Abdullahi Nur Osman, the president of Hormuud Telecom Foundation, recently visited Beledweyne and other flood-affected southern Somali towns to see how local relief efforts were going. Local businesses, including Hormuud, and local communities have raised huge amounts of cash and gathered food commodities for the flood victims. However, there appears to be little coordination or accountability behind the distribution of this locally gathered assistance.
Radio Ergo’s Editor, Muhyadin Roble, asked him what he witnessed on his visit.
Abdullahi: Most of the town’s population have been displaced, as half of Fourth Suburb [Howlwadag] population has fled. People moved outside town and settled on higher ground. Some of them are living in huts made of sticks, other have tents. Likewise, in the villages surrounding the town, many people were displaced by the floods. There are also villages that are inundated and cut off from other areas. In the town, there are houses where people are still stranded.
Muhyadin: It is now days and weeks since the river broke its banks and flooded the town. Is there a possibility that people could return yet to their homes?
Abdullahi: Though most of the town is still under floods, there are a few areas where the flood water has receded. But the areas where water has receded and where the roads are passable roads are limited, so people have not yet returned.

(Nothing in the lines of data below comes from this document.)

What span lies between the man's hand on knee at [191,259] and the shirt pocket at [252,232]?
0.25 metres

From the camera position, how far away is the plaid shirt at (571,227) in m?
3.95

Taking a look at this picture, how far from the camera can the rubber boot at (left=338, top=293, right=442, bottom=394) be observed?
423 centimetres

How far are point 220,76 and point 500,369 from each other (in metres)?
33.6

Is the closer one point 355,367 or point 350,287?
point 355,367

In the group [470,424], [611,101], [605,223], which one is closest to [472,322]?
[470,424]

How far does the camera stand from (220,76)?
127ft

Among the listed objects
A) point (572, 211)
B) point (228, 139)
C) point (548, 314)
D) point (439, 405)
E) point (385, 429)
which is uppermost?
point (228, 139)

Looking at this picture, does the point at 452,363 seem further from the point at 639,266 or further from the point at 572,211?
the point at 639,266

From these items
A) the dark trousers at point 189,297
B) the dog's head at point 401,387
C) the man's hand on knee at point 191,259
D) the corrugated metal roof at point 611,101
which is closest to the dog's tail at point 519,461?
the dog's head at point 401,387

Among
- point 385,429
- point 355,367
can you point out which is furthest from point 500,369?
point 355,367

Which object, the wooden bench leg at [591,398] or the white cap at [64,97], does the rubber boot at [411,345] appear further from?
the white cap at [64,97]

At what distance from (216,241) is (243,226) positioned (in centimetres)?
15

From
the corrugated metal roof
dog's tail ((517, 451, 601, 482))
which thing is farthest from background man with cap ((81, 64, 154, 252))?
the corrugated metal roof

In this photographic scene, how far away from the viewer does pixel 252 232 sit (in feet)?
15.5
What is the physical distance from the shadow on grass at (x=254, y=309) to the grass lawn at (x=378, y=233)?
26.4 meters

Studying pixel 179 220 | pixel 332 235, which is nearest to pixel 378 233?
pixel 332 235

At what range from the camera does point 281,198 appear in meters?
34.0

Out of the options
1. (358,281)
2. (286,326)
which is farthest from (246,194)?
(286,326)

Muhyadin: Massive relief aid organized by civil society, companies and government agencies has been pouring into Beledweyne town and other flood-affected areas. How are those efforts being coordinated?
Abdullahi: Yes, it is true that a lot of aid has come from Somali people, including diaspora and locals. There are also international agencies supporting people and involved in sanitation activities like constructing pit latrines and bringing in clean water for people and that is important to prevent the outbreak of water-borne diseases. But the delivery of aid is not being well coordinated, and there is also lack of surveying about the most affected people.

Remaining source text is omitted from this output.